▸ TASKS FOR THIS EXERCISE:
(1) Answer these questions about the C-GRASP notebook text:
(a) Whose interpolation function does the notebook estimate the percent error of?
(b) Which option is the dataset selector set to by default?
(c) What filename is used when "Verified Onshore Data" is chosen?
(2) Please reproduce the stretch of the C-GRASP notebook text from "#### Select a" through "display(zen)", changing "zen" to "selector" at every occurrence.

TEXT PASSAGE section start

<table style="font-size: 1em; padding: 0; margin: 0;">

<tr style="vertical-align: top; padding: 0; margin: 0;background-color: #ffffff">
        <td style="vertical-align: top; padding: 0; margin: 0; padding-right: 15px;">
    <p style="background: #182AEB; color:#ffffff; text-align:justify; padding: 10px 25px;">
        <strong style="font-size: 1.0em;"><span style="font-size: 1.2em;"><span style="color: #ffffff;">The Coastal Grain Size Portal (C-GRASP) dataset <br/><em>Will Speiser, Daniel Buscombe, Evan Goldstein</em></strong><br/><br/>
        <strong>> Interpolate Percentiles from Other Dataset Percentiles </strong><br/>
    </p>                       
        
<p style="border: 1px solid #ff5733; border-left: 15px solid #ff5733; padding: 10px; text-align:justify;">
    <strong style="color: #ff5733">The purpose of this notebook</strong>  
    <br/><font color=grey> TThis notebook will output a dataframe containing all of the data from a chosen C-GRASP dataset with  new fields containing an estimated percent error for interpolation of distribution percentiles. This will only be calculated for samples where distribution percentile values are included in the source dataset, as that is the only way to establish a "known" value. As C-Grasp file sizes vary completion of this task will vary with internet connectivity and computer processing power.<font><br/>
    <br/><font color=grey> This notebook provides simple code that estimates the percent error for various interpolated distribution values in the C-Grasp dataset.<font><br/>    
    <br/><font color=grey> To do so, a user choose a CGRASP dataset of choice . <font><br/>
    <br/><font color=grey> The notebook then runs loops through each sample with known distribution percentile values, recalculates that value and calculates an estimate for percent error of the scipy interpolation function (see the "sample_compute_percentile" notebook).<font><br/>    
    </p>

In [None]:
import pandas as pd
import scipy
from scipy.interpolate import interp1d
import requests
import ipywidgets
import math
import numpy as np
import matplotlib.pyplot as plt

#### Select a dataset

In [None]:
#Dataset collection widget
zen=ipywidgets.Select(
    options=['Entire Dataset', 'Estimated Onshore Data', 'Verified Onshore Data', 'Verified Onshore Post 2012 Data'],
    value='Entire Dataset',
    # rows=10,
    description='Dataset:',
    disabled=False
)

display(zen)

#### Download the dataset

In [None]:
url = 'https://zenodo.org/record/5874231/files/' 
if zen.value=='Entire Dataset':
    filename='dataset_10kmcoast.csv'
if zen.value=='Estimated Onshore Data':
    filename='Data_EstimatedOnshore.csv'
if zen.value=='Verified Onshore Data':
    filename='Data_VerifiedOnshore.csv'
if zen.value=='Verified Onshore Post 2012 Data':
    filename='Data_Post2012_VerifiedOnshore.csv'
print("Downloading {}".format(url+filename))

TEXT PASSAGE section end
DATASET SECTION section start

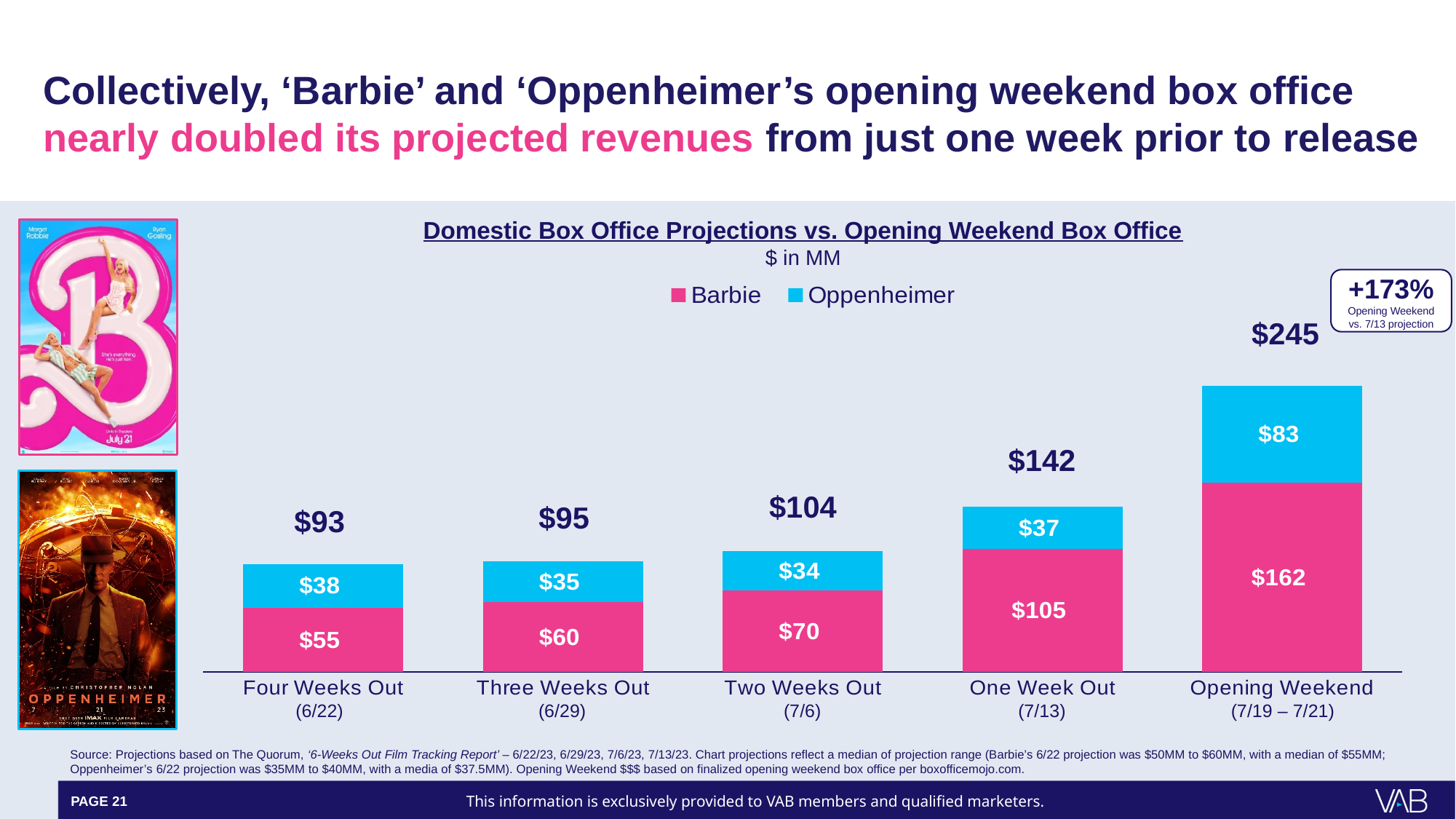
Which is larger, the Oppenheimer value for Four Weeks Out or for Three Weeks Out? Four Weeks Out What kind of chart is shown? Stacked bar chart What is the Oppenheimer value for Two Weeks Out? $34 Do the total values rise or fall from Four Weeks Out to Opening Weekend? Rise How many series does the legend list? 2 What is the title of the chart? Domestic Box Office Projections vs. Opening Weekend Box Office What is the difference between the Barbie values for Opening Weekend and One Week Out? $57 Which category has the highest total? Opening Weekend How many categories are shown on the x axis? 5 What is the total of the stacked bar for One Week Out? $142 Which category has the lowest total? Four Weeks Out What is the Barbie value for Opening Weekend? $162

DATASET SECTION section end

▸ EXPECTED RESULTS:
(1)
(a) The scipy interpolation function.
(b) 'Entire Dataset'.
(c) Data_VerifiedOnshore.csv

(2)
#### Select a dataset

In [None]:
#Dataset collection widget
selector=ipywidgets.Select(
    options=['Entire Dataset', 'Estimated Onshore Data', 'Verified Onshore Data', 'Verified Onshore Post 2012 Data'],
    value='Entire Dataset',
    # rows=10,
    description='Dataset:',
    disabled=False
)

display(selector)